- **CONJUNTO DE TAREAS**
(1) En el texto sobre el community management, ¿quiénes fueron, una vez más, los que ganaron dinero?
(2) Prosiga el texto sobre el community management a partir de su última oración.

- **TEXTO DE LECTURA**
########################################
El community management está convirtiéndose
en una de las bolsas de empleo de mayor crecimiento en los últimos tiempos.
Con el rápido crecimiento de la popularización de las redes sociales, las
empresas se han encontrado de manera cada vez más acuciante con la necesidad de
estar presentes en un entorno en el que no estar significaba que la conversación
transcurriese sin su participación, sin ningún tipo de interlocución válida, y
se han lanzado a la contratación de community managers de los más
diversos perfiles.
El mercado, como no podía ser de otra manera, ha respondido. De la noche a la
mañana, surgieron cursos de community management de debajo de las
piedras, como una moderna versión de la fiebre del oro. Y una vez más, los que
ganaron dinero fueron los que vendían palas, cedazos y mapas. En la oferta
formativa había como siempre, de todo: cursos buenos, regulares, malos y muy
malos, y en realidad, la evidencia de que, como en todas las cosas, la formación
puede contribuir a la excelencia, pero no es ni con mucho el único factor. La
experiencia en la red gestionando comunidades, el hecho de llevar tiempo
gestionando una página propia, la sensibilidad, el sentido común o el
conocimiento de la industria seguían siendo factores fundamentales a la hora de
desarrollar una buena labor de community management. Labor que, por
otro lado, se iba probando más y más estratégica a medida que surgían problemas
derivados de una gestión ausente o imprudente.
########################################
- **DATOS REGISTRADOS**
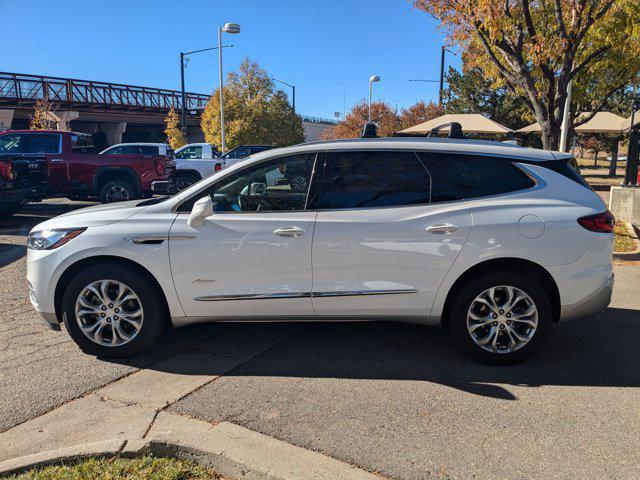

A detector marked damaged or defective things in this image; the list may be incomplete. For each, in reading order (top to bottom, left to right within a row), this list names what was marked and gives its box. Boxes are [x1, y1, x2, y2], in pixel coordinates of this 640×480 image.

cracked pavement [1, 201, 640, 478]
########################################
- **RESULTADOS**
(1) Los que vendían palas, cedazos y mapas.

(2)
Parece claro que el perfil de community manager no tenía nada que
ver con “un jovencito que sepa mucho del Facebook”. Que las relaciones directas
con clientes o personas interesadas en tu empresa que querían recibir atención
directa a través de las redes sociales no era algo que pudiese ser llevado a
cabo por el primer supuesto “joven habilidoso” que pasase por delante de la
puerta. Lo que necesitábamos era alguien con experiencia, no un “entry-level
job”. Alguien que, preferentemente, hubiese pasado por varios
departamentos, y conociese el tipo de problemas que habitualmente aquejaban las
relaciones de la compañía con sus usuarios, clientes o con la sociedad en
general. Que pudiese plantarse en la puerta de un director general sin
pestañear, y decirle que necesitaba unas declaraciones suyas porque la magnitud
de un problema determinado así lo requería. Y sobre todo, de alguien que
entendiese que sin la necesaria coherencia en el resto de las maneras de actuar
de las compañías, su trabajo era un suicidio, porque sin consistencia, no se
puede gestionar ninguna relación con nadie que tenga un mínimo de dos dedos de
frente.
No, el papel del community management no era hacer concursos y
rifas, ni jugar a tener más “Me gusta” o más “followers”, como si eso
significase algo cuando algunos llegaban a ser tan imbéciles que incluso jugaban
a pagar para tener como seguidores absurdas cuentas vacías creadas por robots.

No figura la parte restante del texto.